21 December 2010 By Dr. Bouthaina Shaaban
The avalanche of top secret cables leaked from the
American departments of state and defense is still an
intriguing enigma to many commentators and political
analysts. A large portion of the hundreds of thousands
of secret documents and cables posted on WikiLeaks are
about the Middle East and the events which happened in
the region during the past decade. They cover the wars
waged by the United States and its armed wing on Iraq,
Afghanistan, Lebanon and Gaza and their efforts to
destabilize Arab countries, weaken them through
military bases and drain their cash liquidity under
different pretexts. The process culminated in
assassinating major political leaders in Lebanon to
achieve political objectives. Now we can see all this
on WikiLeaks. Why and How?
TV stations hurried to interview the website’s founder
and owner, Julian Assange – the other enigma, who, on
the one hand, appears to have obtained all these
documents without an apparent effort, and, on the
other, has been indicted in Sweden on charges of rape.

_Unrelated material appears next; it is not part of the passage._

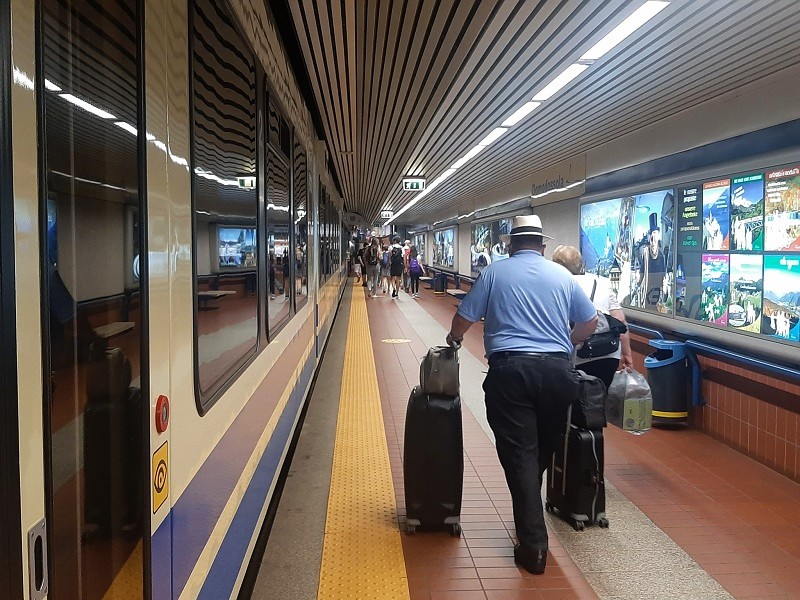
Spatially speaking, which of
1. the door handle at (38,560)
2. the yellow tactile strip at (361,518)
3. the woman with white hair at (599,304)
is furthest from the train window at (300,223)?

This makes the whole issue more sensational. So, is
indicting Assange meant to say that the leaks are
impossible to control?
After Assange received threats and applied for asylum
in Switzerland, his website revealed tens of thousands
of confidential cables exchanged between American
embassies in the Middle East and the US state
department, between the State Department and Arab
officials or between Israeli and Arab officials. The
dominant subject in these cables is the convergence of
views between Arab and Israeli officials on Iran; and
that source of danger is not Israel alone but Iran as
well. Some Arab officials even share this concern and
call for putting an end to Iran’s nuclear program. So,
are we supposed to follow the theory that my enemy’s
enemy is my friend?
What is remarkable is that most American embassies in
the region have leaked minutes of meetings which aim
at distorting the image of the Arabs, even by some of
their officials when they stress that "a Palestinian
state must be demilitarized, without control of its
airspace and electro-magnetic field [sic], and without
the power to enter into treaties or control its
border". (See Robert Fisk, The Independent, 30
November 2010). The documents also contain a denial by
Major General Amos Gilad of the Goldstone report about
the war on Gaza. The leaks make the situation more
murky when they reveal that some Arab leaders describe
Benjamin Netanyahu as “elegant and charming”. The
Israeli envoy to an Arab country says that the
country’s leader has "a strategic view of the region
that is curiously close to the Israeli one". The
question is: how could American ambassadors to a
number of countries leak hundreds of thousands of
secret documents without their government raising any
question or making a case against these ambassadors
for breach of their professional integrity? The second
question is why didn’t we read any leaks which indict
the Israeli Mossad known for assassinating and
torturing Palestinian leaders and activists, although
there are indications of its involvement in
assassinating Lebanese figures with the purpose of
achieving well known and declared Israeli objectives.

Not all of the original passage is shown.